$8 Billion Suez Canal Expansion That the Shipping World May Not Need

Egypt opens an $8.2 billion expansion to the Suez Canal today, the first of a series mega projects promised by the government to transform the country after years of political and often violent turmoil.

Exactly one year after construction began on an expansion of the Suez canal, authoritarian-minded Egyptian President Abdel-Fattah Al-Sisi is about to throw a party celebrating its completion, Bloomberg reports.

Despite the festivities, and the speed at which the project was completed, many experts are questioning whether the $8 billion undertaking will really bring any of its promised economic benefits.

And it might be politics, rather than economic necessity, that’s driving the biggest expansion to the canal since its opening in 1869.

Sisi is a former Army general whose promises of political stability won him enough support to lead the overthrow of an elected Muslim Brotherhood-led government in July of 2013.

But an ISIS-affiliated jihadist insurgency in the Sinai and other frequent security incidents throughout the country undermine his major claim for leading the country.

Sisi he might believe an impressive but possibly unnecessary infrastructure project is the surest way of securing his rule during an uncertain time.

Simon Kitchen  Strategist at EFG-Hermes

“‘Build it and they will come’ is not enough”Simon Kitchen Strategist at EFG-Hermes

Amr Adly, a scholar with the Carnegie Middle East Center in Beirut, told Bloomberg that the expansion of the canal is being used as a tool to prop Sisi’s regime.

“Al-Sisi is trying to gain legitimacy through his government’s achievements,” Adly told Bloomberg. “[The new canal] shows the government can deliver, it can commit to something and get it done.”

The Egyptian Army supervised construction of the expansion. For one year, 400 private companies and 25,000 workers were mobilized. They extracted over 260 million tons of sand, built a new 35-kilometer channel, and widened and deepened 37 kilometers of the original canal.

The upgrades will allow two-way traffic and reduce transit time from 18 hours to 11, Bloomberg reports.

But one expert told Bloomberg that there was little apparent economic necessity for this huge of an undertaking.

“From a shipping industry point of view, this initiative to expand the Suez canal was a bit of a surprise,” Ralph Leszczynski, the Singapore-based head of research at Genoese shipbroker Banchero Costa & Co, told Bloomberg. “There was no pressing need or requests for this as far as I’m aware.”

The project may still have some economic benefit for Egypt. The Suez upgrade is partly aimed at keeping pace with another major canal: French newspaper Le Monde notes that expansion work on the Panama Canal is set to finish next year.

Source: Reuters, The Loadstar UK

According to Bloomberg, the investment bank Pharos Holding reported that Egypt’s economy grew at over four percent in the nine months before March 2015. According to the bank this expansion is mainly due to infrastructure spending related to the canal upgrade.
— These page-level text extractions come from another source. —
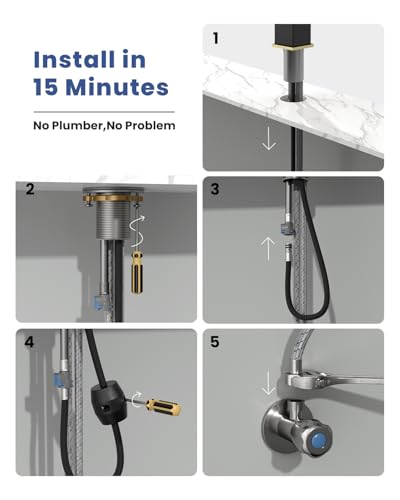 Install in 15 Minutes

No Plumber,No Problem

1

2

3

4

5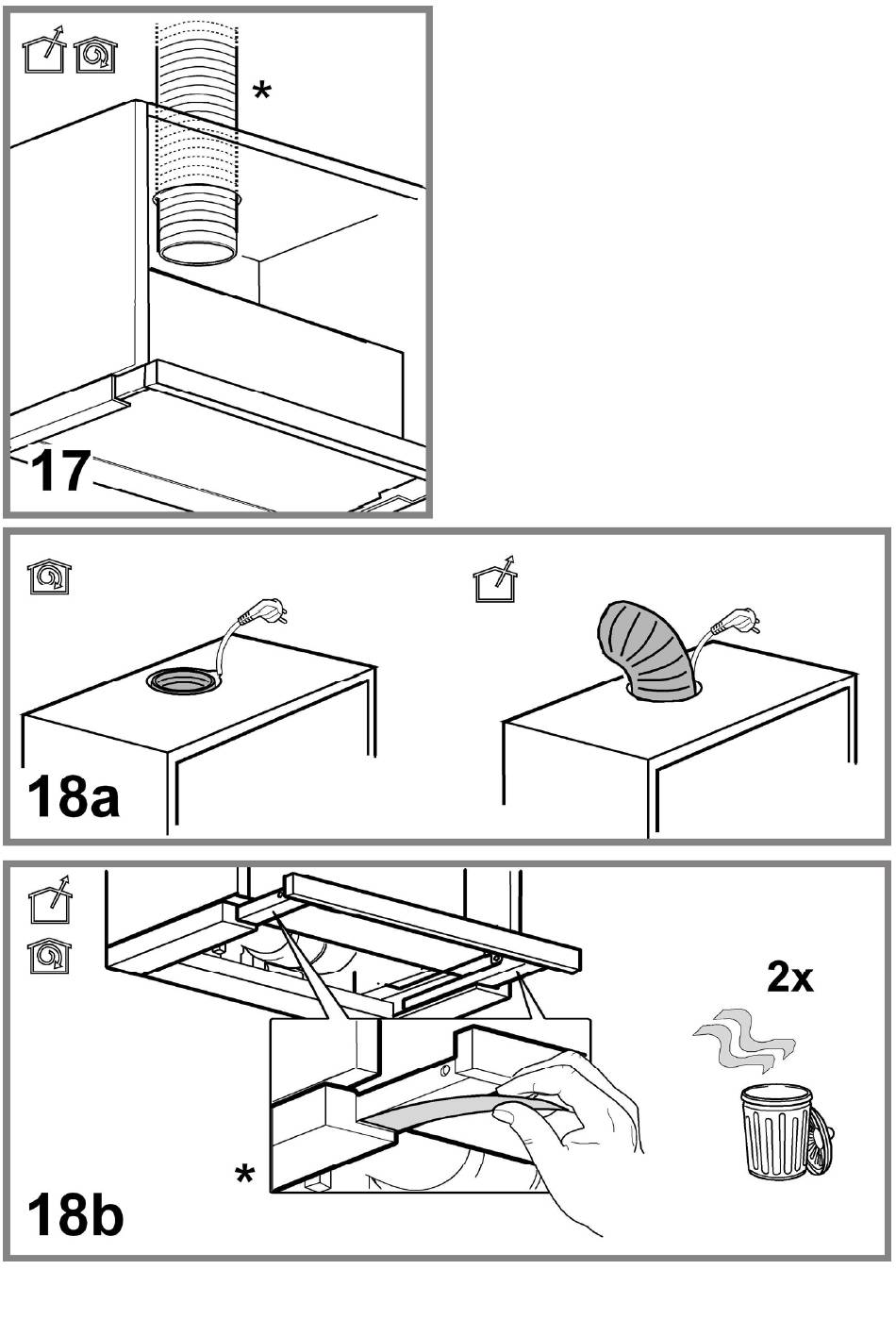 *

17

18a

2x

*

18b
Egyptians also seem to be support the project, whatever its merits.

It only took 10 days for the state to raise over $8 billion to fund the canal upgrade. More than 80% of that total came from the Egyptian public’s purchase of state-issued bonds.

But it’s still unclear whether the opening of the canal expansion will produce any actual economic benefits. The government certainly seems to think it will, since it expects canal revenues to more than double from the current annual $5.5 billion to $13 billion by 2023.

But there’s reason to doubt this projection. The expansion won’t actually allow larger vessels to use the route. And if anything, gridlock along the canal has actually lessened in recent years: The number of ships using the Suez is 20% lower than before 2008.

There would have to be a 9% increase in traffic for the canal to deliver on its economic benefits, but according to a report by Capital Economics, it’s “unlikely” the canal will be able to deliver.

There could always be a huge bump in global shipping that could radically increase canal traffic: According to the Suez Canal Authority, around 8% of the world’s cargo currently passes through the canal.But such an increase doesn’t appear to be imminent. And even then, greater infrastructure would need to be built around the canal to absorb additional shipping traffic.

“‘Build it and they will come’ is not enough,” Simon Kitchen, a strategist with Cairo-Based investment bank EFG-Hermes told Bloomberg.